Shakespeare Examined Through Performance

Preface

"Shakespeare Examined Through Performance," a pedagogical institute directed by Professors Alan C. Dessen and Audrey Stanley and held at the Folger Shakespeare Library in 1995­96, was funded by the Education Division of the National Endowment for the Humanities. At this moment, it seems particularly important to acknowledge the support without which this remarkable program would not have been possible.

The Folger Institute, the division of the Folger Library which sponsors advanced programs in the humanities, is in fact a collaborative venture between the Library and thirty­three colleges and universities. Each member institution provides financial support, in the form of an annual fee, and intellectual guidance, through its faculty representative to the Institute's governing board. These universities are largely located on the eastern seaboard (with a concentration in the mid­Atlantic area), giving the Folger Institute a strong regional base.
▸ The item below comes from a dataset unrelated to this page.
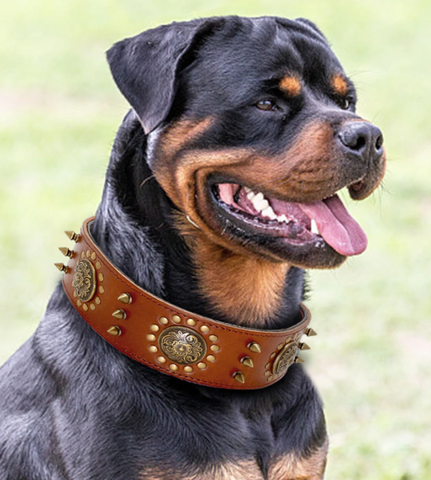 roman style brown leather studded rottweiler collar hand made and stitched from only the best bridle leather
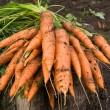 Fresh dug carrots — Stock Photo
Funding from the National Endowment for the Humanities makes programs developed by the Folger Institute available to a larger, national audience of college and university professors.

The Folger Institute has a strong history of sponsoring the Endowment's traditional six­ and seven­week summer humanities institutes. When in 1991 the Folger approached the Endowment about organizing a program of comparable intensity but with a radically different, academic­year, schedule, it was N.E.H. officer Barbara Ashbrook who was sufficiently visionary to encourage us to break out of the box of the usual format. As always, she read the grant proposal carefully in draft, offered advice that immeasurably improved it, shepherded the completed proposal through the application process at the Endowment, and then monitored the unfolding project. But even these contributions to the program, vital as they are, must not overshadow the importance of that largeness of spirit with which­­from the very first­­she approached a program that didn't fit the usual mold.

The result of the 1991 proposal was a 1992­93 institute on "Shakespeare and the Languages of Performance," directed by Professor Lois Potter. A group of seventeen college teachers of Shakespeare travelled to Washington for one intensive weekend each month during the nine­month academic year. The format was sufficiently successful and the outcome for pedagogical enterprise so distinguished that the innovative schedule was adopted again in 1995­96, with "Shakespeare Examined Through Performance."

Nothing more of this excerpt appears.